> Task list:
(a) Decide whether each statement agrees with the retainer excerpt below. Answer yes or no for each, and quote the deciding words.
(i) The second overhand knot 20c sits at the opposite end of elastic member 20.
(ii) Once released, the elastic member goes back to a fully slack state with no tension left in it.
(iii) Insert 14' is received within the opposite end 16b of cylindrical core 16.
(b) Print the passage of the retainer excerpt below that opens with the words containing "Hook-shaped coupling member" and closes with "of insert 14'.".

> Excerpted text:
--------

Hook-shaped coupling member 22' is substantially identical to hook-shaped member 22 and a second overhand knot 20c is provided at the opposite end of elastic member 20 to prevent removal of hook-shaped member 22' from elastic member 20. The hook end 22b' is received within an opening 14d' in the flange 14c' of insert 14'.

The manner in which the retainer assembly 20 is mounted is by insertion of a first of the inserts, for example, insert 14, into one end of cylindrical bore 16. One hook end 22b is inserted into opening 14d. Insert 14' is telescopingly received within the opposite end 16b of cylindrical core 16 and the free end of resilient member 20a is drawn through the cylindrical core, causing it to stretch, until the hook-shaped end 22b' is arranged just beyond opening 14d'. With the hook-shaped end 22b' in alignment with the opening, the elastic member 20a is released allowing the elastic member to retract from its stretched and expanded condition. However, the length of the elastic member is chosen relative to the separation distance between flanges 14c and 14c' so as to be partially stretched and remain under some tension in order to urge inserts 14, 14' toward one another, and thereby retain the inserts within core 16. The inserts 14, 14' will be retained within cylindrical core 16 during handling or when placed to one side, thereby eliminating the need for exercising any degree of care in the manner in which the wrapped roll is set aside during non-use or picked up in readiness to begin a wrapping operation.

--------

> The data:
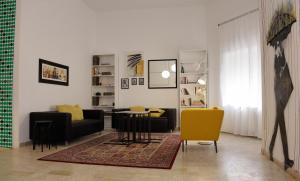 un soggiorno con un divano e un tavolo di Dimora Hostel a Agrigento
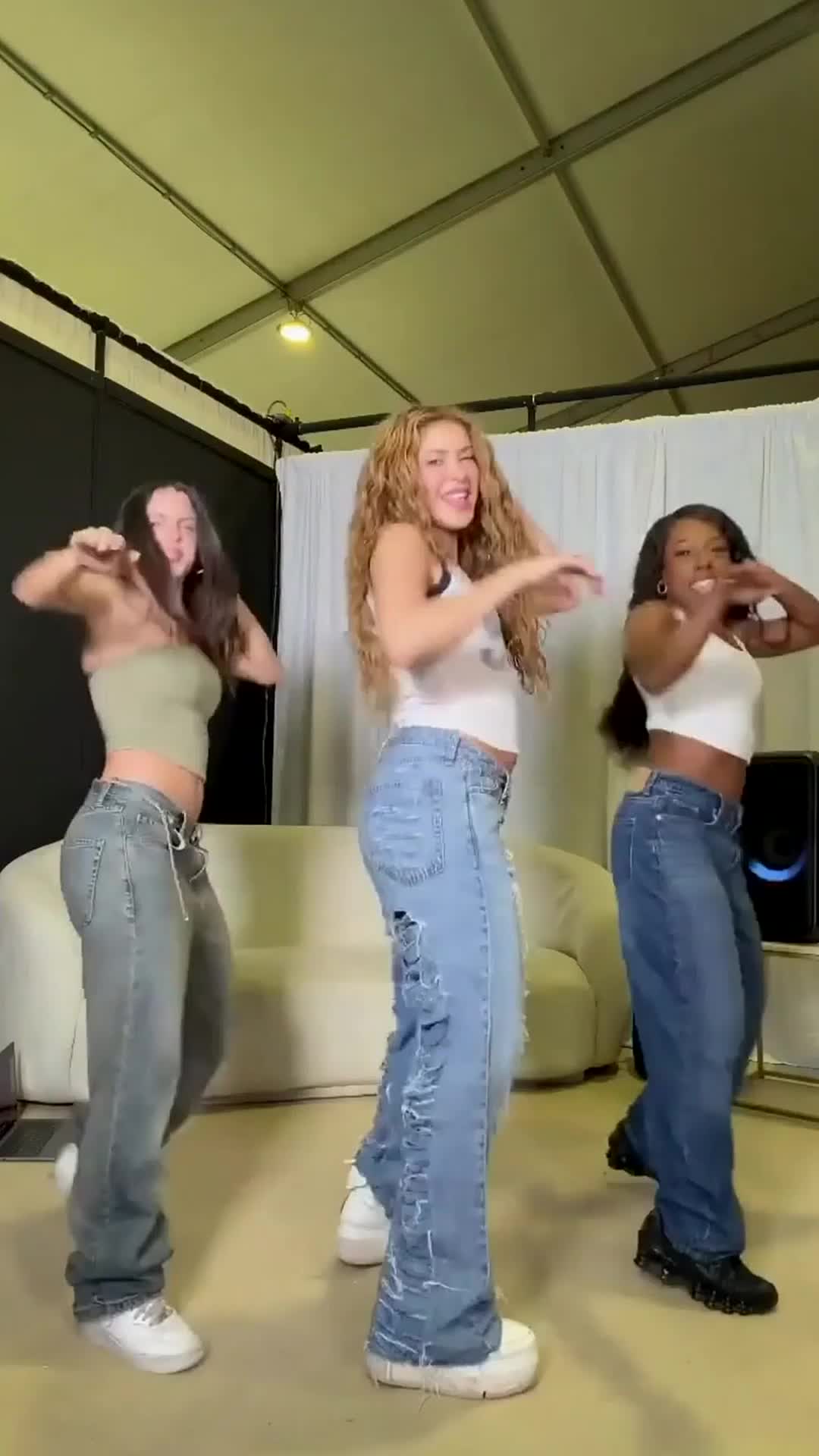 @ShakiraSupporters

--------

> Exercise results:
(a)
(i) Yes: "a second overhand knot 20c is provided at the opposite end of elastic member 20"
(ii) No: "so as to be partially stretched and remain under some tension"
(iii) Yes: "Insert 14' is telescopingly received within the opposite end 16b of cylindrical core 16"

(b)
Hook-shaped coupling member 22' is substantially identical to hook-shaped member 22 and a second overhand knot 20c is provided at the opposite end of elastic member 20 to prevent removal of hook-shaped member 22' from elastic member 20. The hook end 22b' is received within an opening 14d' in the flange 14c' of insert 14'.